-------- Dane
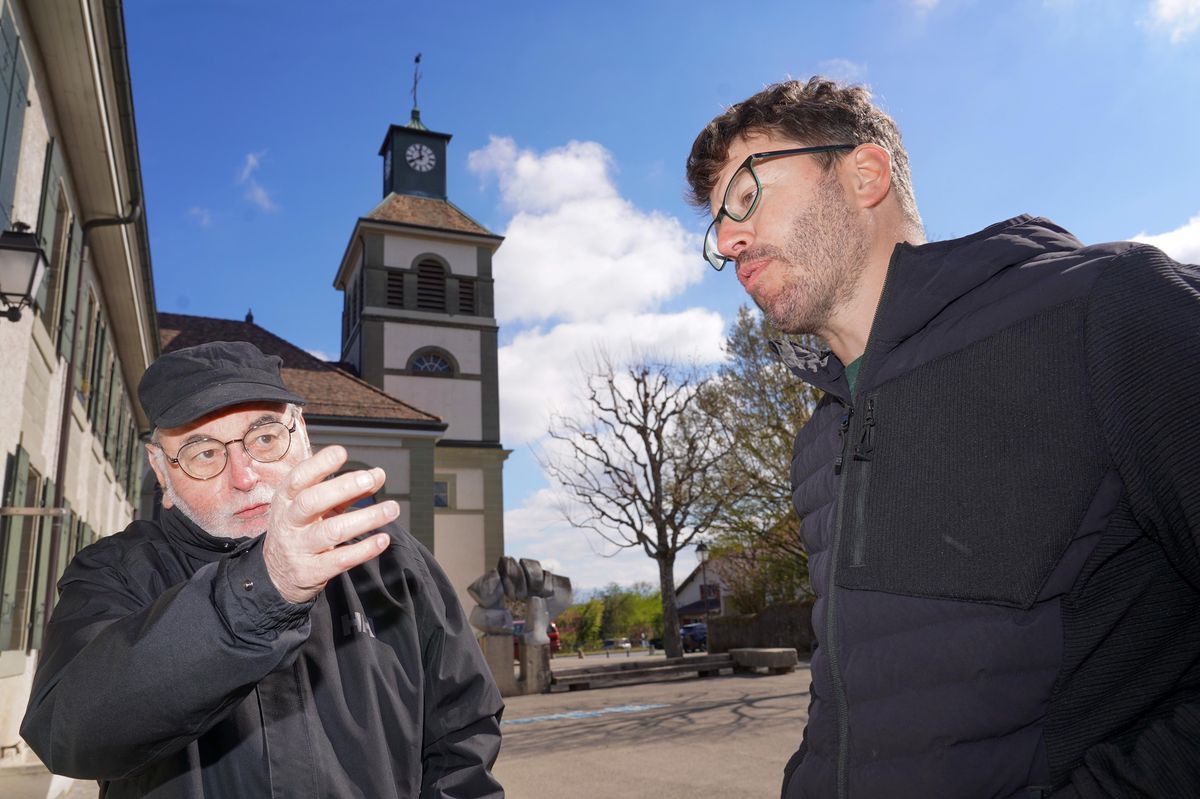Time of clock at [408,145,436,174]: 11:39
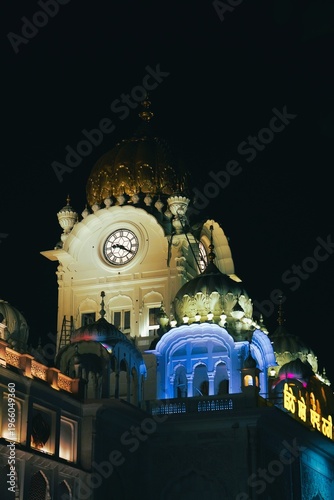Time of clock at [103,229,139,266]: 9:20
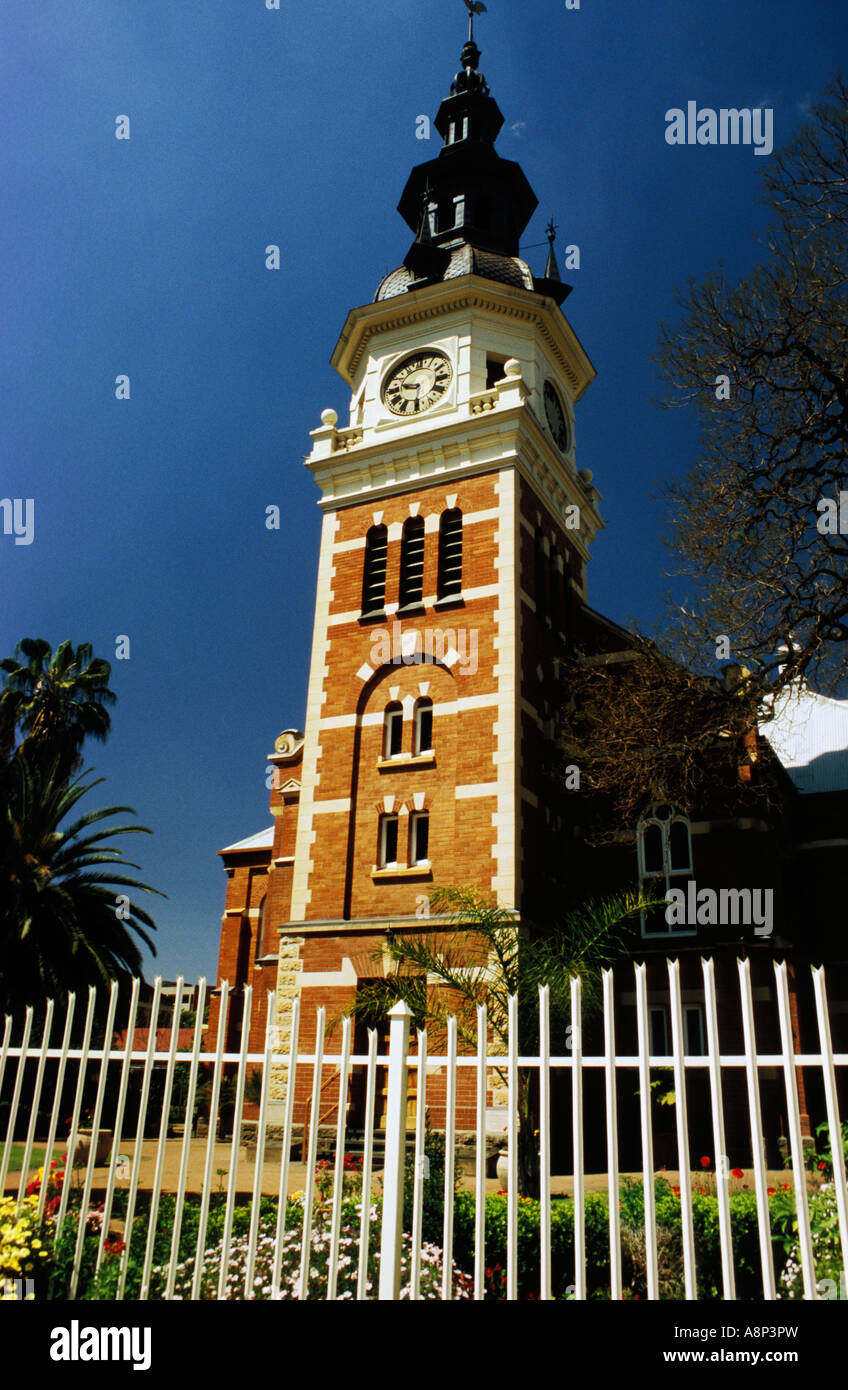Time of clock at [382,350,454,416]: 9:30
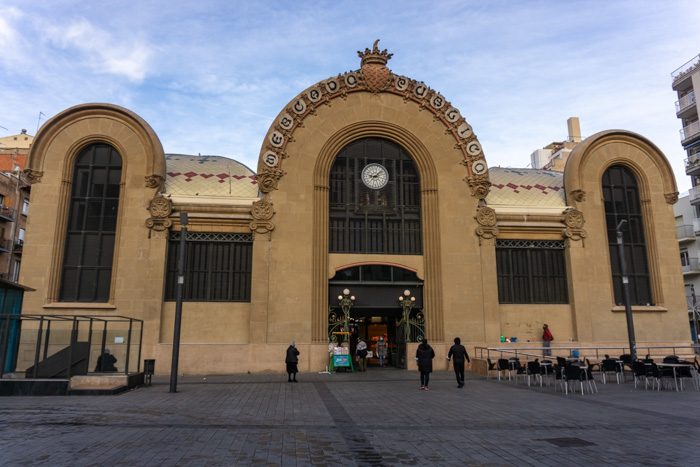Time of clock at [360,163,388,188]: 9:08
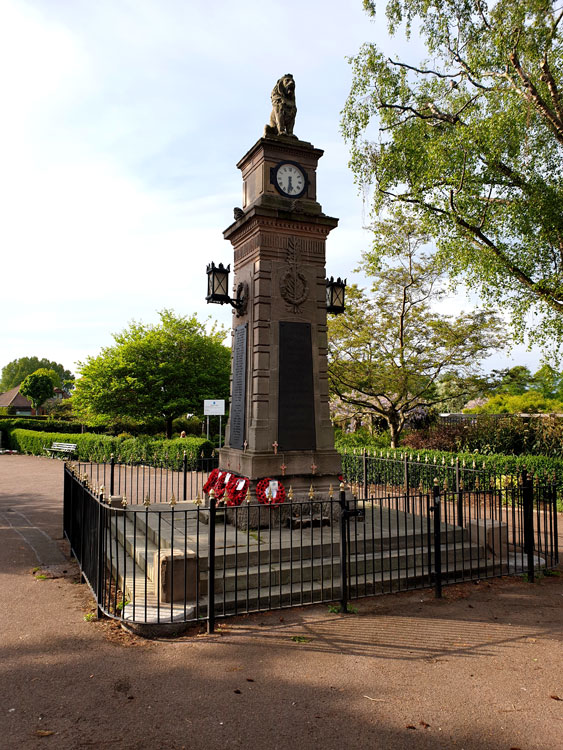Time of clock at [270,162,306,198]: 5:31
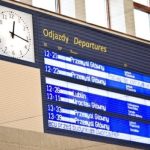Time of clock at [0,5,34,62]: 12:16
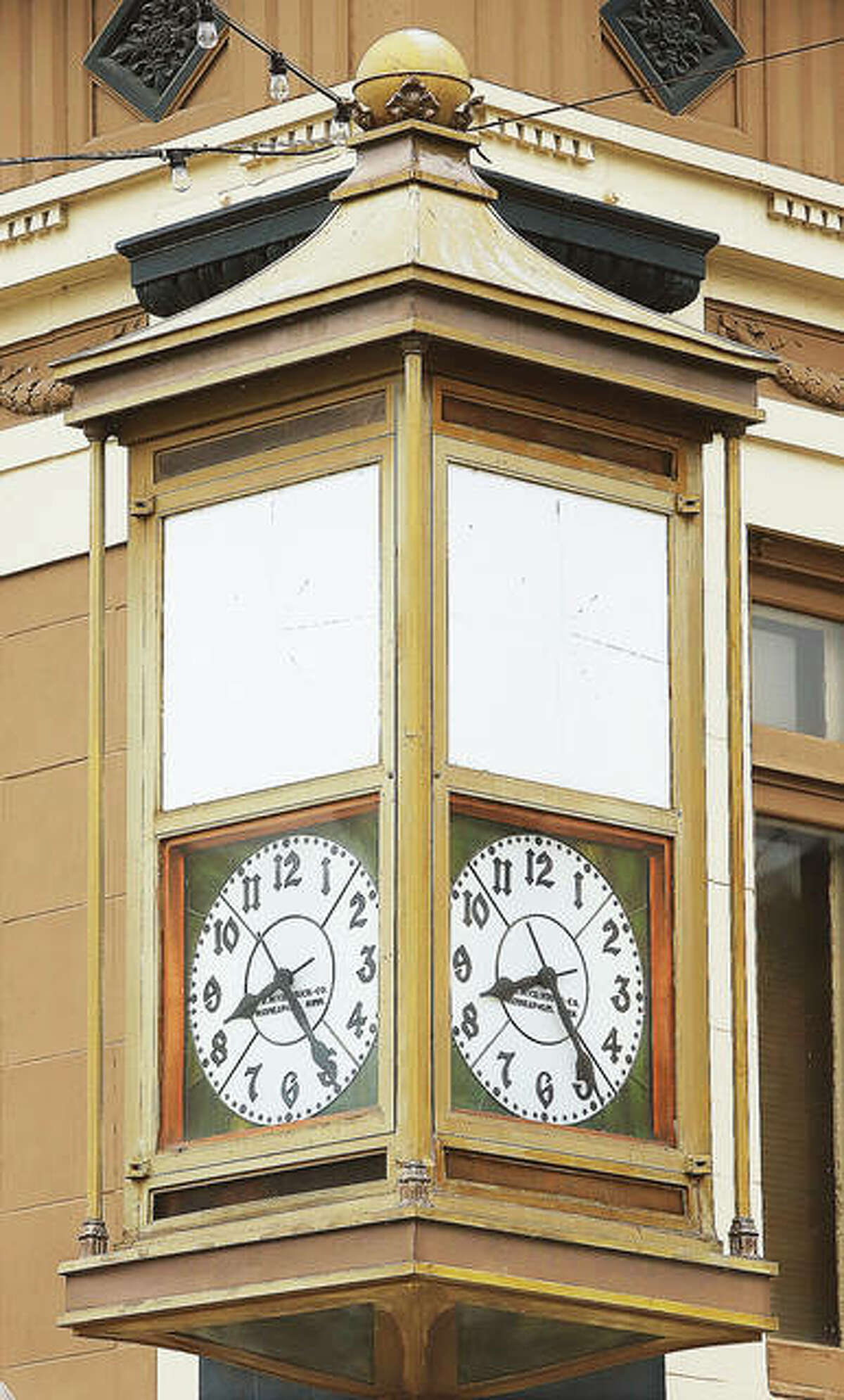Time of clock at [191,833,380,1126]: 8:24
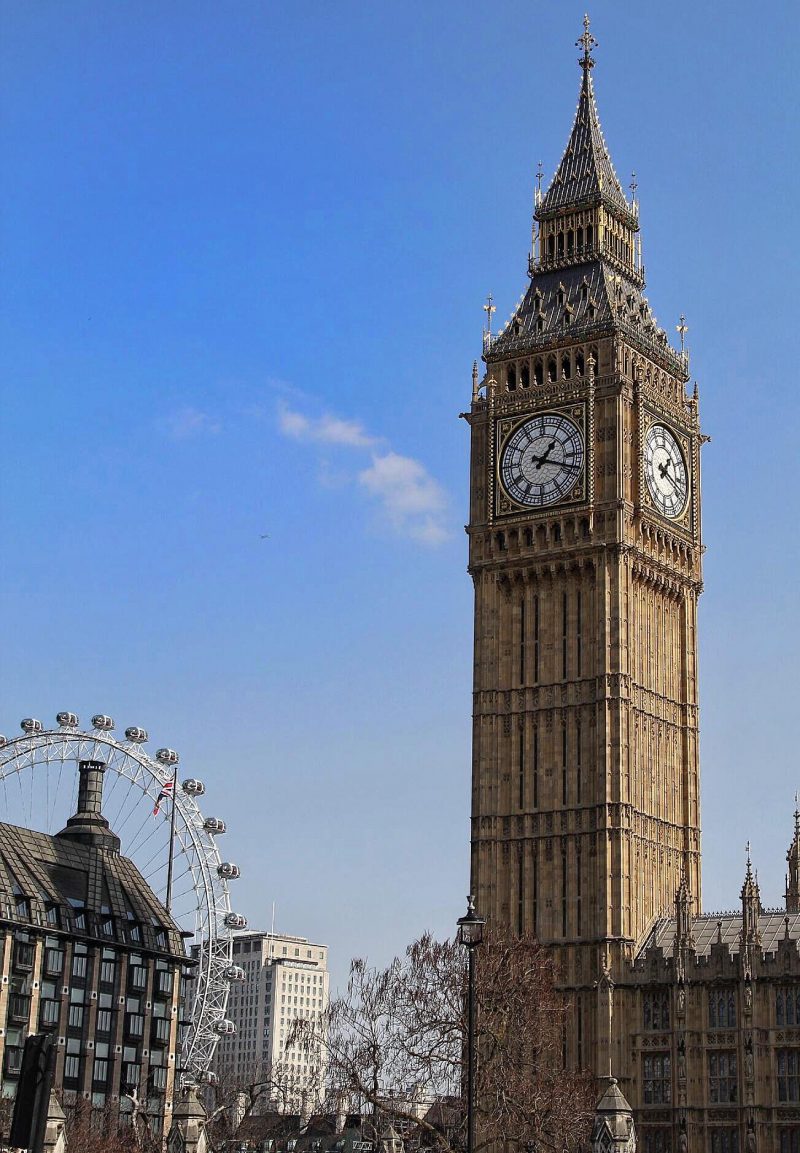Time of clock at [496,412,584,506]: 1:18
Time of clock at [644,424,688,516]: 1:18
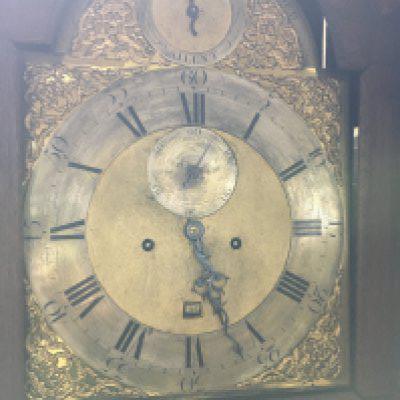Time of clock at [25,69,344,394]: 5:26
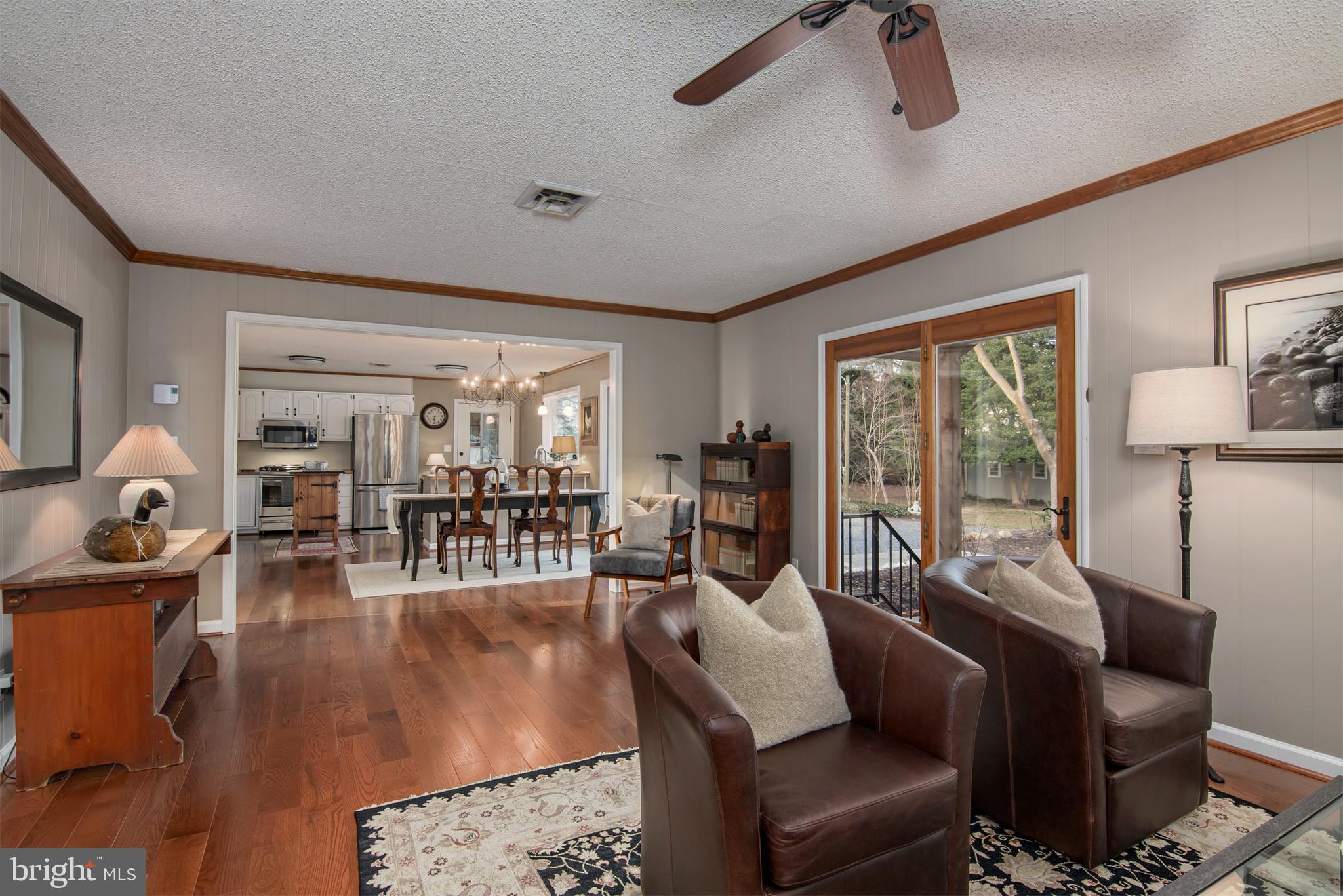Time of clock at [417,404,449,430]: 6:14
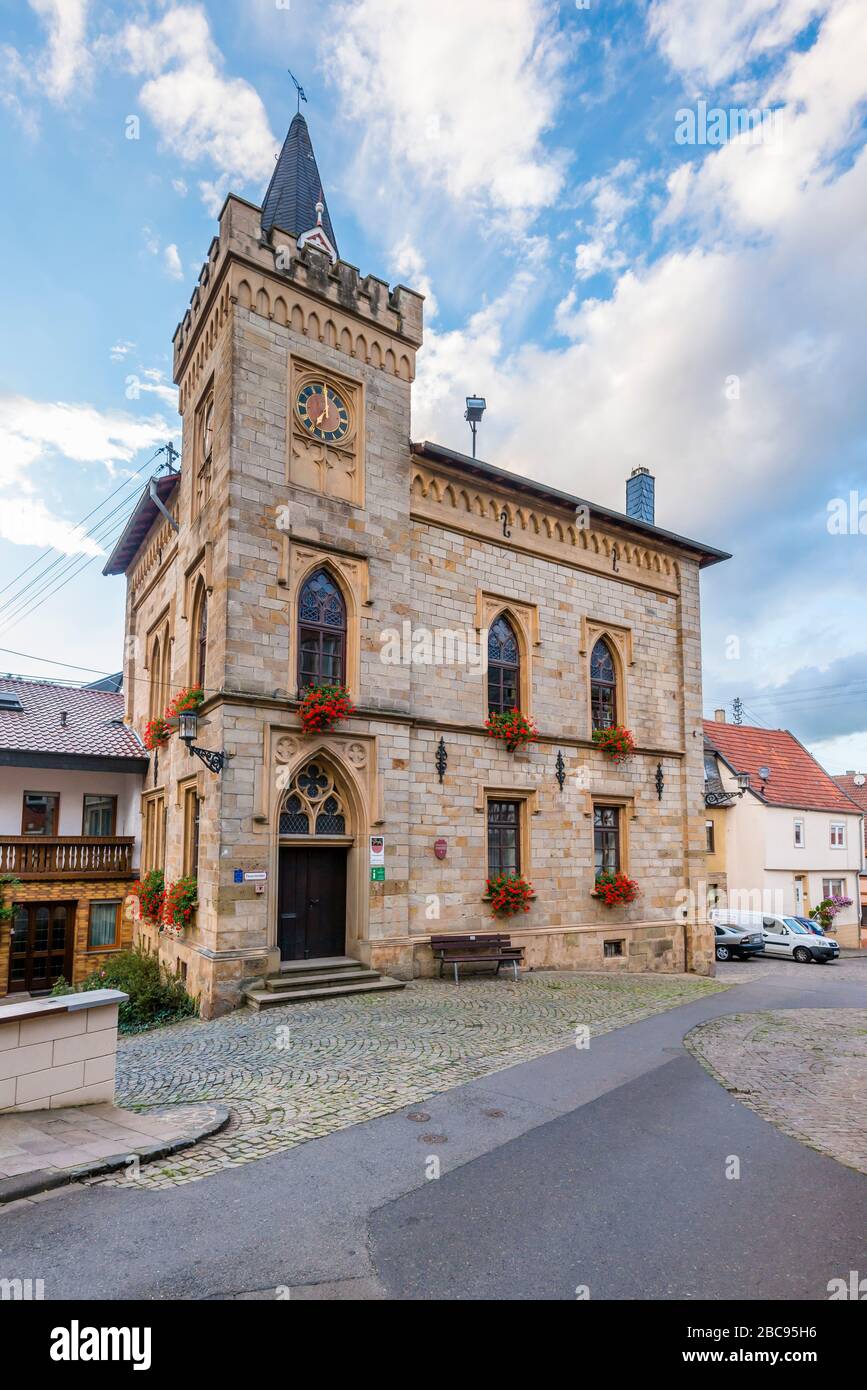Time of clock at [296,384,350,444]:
----------------
**Zadanie do wykonania**
Przepisz wszystkie powyższe rekordy, zamieniając „clock” na „watch” i nie zmieniając niczego poza tym. Obrazy pomiń w odpowiedzi.

**Odpowiedź na zadanie**
Time of watch at [408,145,436,174]: 11:39
Time of watch at [103,229,139,266]: 9:20
Time of watch at [382,350,454,416]: 9:30
Time of watch at [360,163,388,188]: 9:08
Time of watch at [270,162,306,198]: 5:31
Time of watch at [0,5,34,62]: 12:16
Time of watch at [191,833,380,1126]: 8:24
Time of watch at [496,412,584,506]: 1:18
Time of watch at [644,424,688,516]: 1:18
Time of watch at [25,69,344,394]: 5:26
Time of watch at [417,404,449,430]: 6:14
Time of watch at [296,384,350,444]:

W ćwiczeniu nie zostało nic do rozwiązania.